New Zealand mosque shooting: Country considers new gun laws after one, not 1,981 mass shootings

Within hours of the mass shooting at the Al Noor and Linwood mosques in Christchurch Friday, controlling the sale of the types of guns used by the alleged killer became a top priority for New Zealand’s lawmakers. In a country that already has strong gun regulations, the debate over closing what the police association said were loopholes took on new urgency — so urgent that some politicians had to moderate statements they’d made in the hours after the attack.

New Zealand Attorney General David Baker, who announced Friday that the country would ban semiautomatic weapons, said Saturday the government has not yet reached that conclusion, Radio New Zealand reported.

“Those decisions have yet to be taken but the prime minister signalled that we are going to look at that issue,” Baker told the RNZ, adding that he intended only to lend support to the prime minister’s remarks, not go any further.

Prime Minister Jacinda Ardern unequivocally stated Friday that, “our gun laws will change,” after announcing that the suspected shooter, Australian Brenton Tarrant, had obtained the weapons used to kill 49 people legally.

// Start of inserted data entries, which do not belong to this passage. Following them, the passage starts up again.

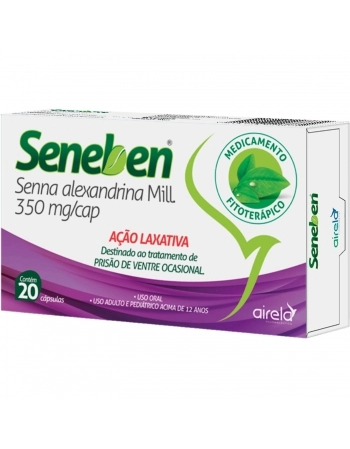 SENEBEN 350MG C/ 20 CAPS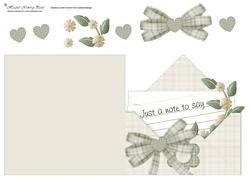Letter Shaped Card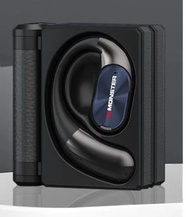 Open Ear AC530掛耳式無線藍牙耳機藍牙6.0不入耳式雙折疊運動跑步黑色-平行進口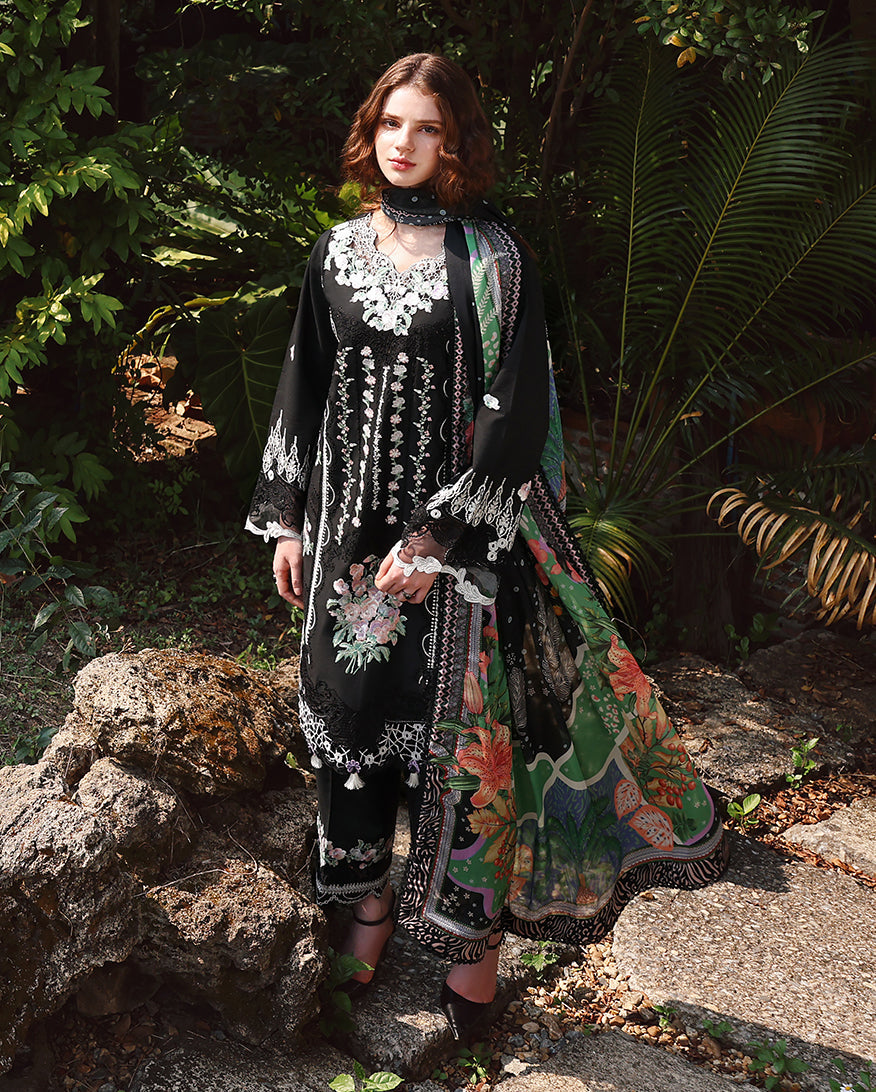 Nightshade Bloom | Unstitched | Secret Garden V2 | | Pakistani Women's Fashion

Ardern did not elaborate on specific legislative or regulatory proposals.

The country already has far stricter gun laws than the United States does — unlike Americans, New Zealanders do not have a constitutional right to bear arms. As Vox’s German Lopez explained, gun owners in New Zealand must pass a firearms course and a background check that looks at their criminal history and associations before obtaining a license to buy any weapons.

“Once a person makes it through the process, he’s allowed to purchase guns and ammo — although some types of firearms, like handguns and certain semiautomatic rifles, require “endorsements” from police and separate permits to purchase. There are also extra storage and inspection requirements.

The licenses have to be renewed every 10 years, and police can revoke a person’s license if that person is believed to no longer be fit for ownership and may pose a threat.”

Despite these laws, however, police say gaps in what types of weapons can be licensed and how semiautomatic weapons are classified pose a threat to the public. Previous attempts to strengthen New Zealand’s gun laws have been defeated by what’s Philip Alpers told CNN was a “small but very strong” gun lobby.

New Zealand’s response is different than the United States’ “thoughts and prayers”

To be clear, semi-automatic weapons, a classification that itself can be imprecise, have not been banned in New Zealand yet. However, Baker and Ardern’s unapologetic stance stands in stark contrast to the typical script followed by politicians in the United States, where even legislators who support gun control legislation typically first send their thoughts and prayers following a mass shooting.

Gun-rights activists in the United States pointed out how quickly top New Zealand politicians moved to ban some of the types of firearms used in the attack. Shannon Watts, founder of Moms on Demand, an activist group formed after the Sandy Hook Elementary massacre that left 26, including 20 first-grade students, dead, linked inaction in the U.S. Congress to the power of the NRA lobby.

Writing in response to the prime minister and attorney general’s calls to reexamine semiautomatic weapons, she said: “Imagine: elected officials putting public safety over gun manufacturers’ profits. Americans deserve better than lawmakers who are letting gun lobbyists write our nation’s gun laws.”

Others were a bit more sardonic.

Since December 14, 2012, the day of the Sandy Hook school shooting, there have been 1,981 mass shootings in the United States. In 14 states, 25 measures calling for the arming of teachers have passed through state houses.

Few American lawmakers have called for an outright ban on semi-automatic weapons as Ardern and Baker have proposed, however immature those efforts may be.

The Democratic takeover of the House in January 2019 led to passage of the Bipartisan Background Checks Act of 2019, which would mandate background checks on all firearm sales, even private ones. The Senate has yet to take over the bill.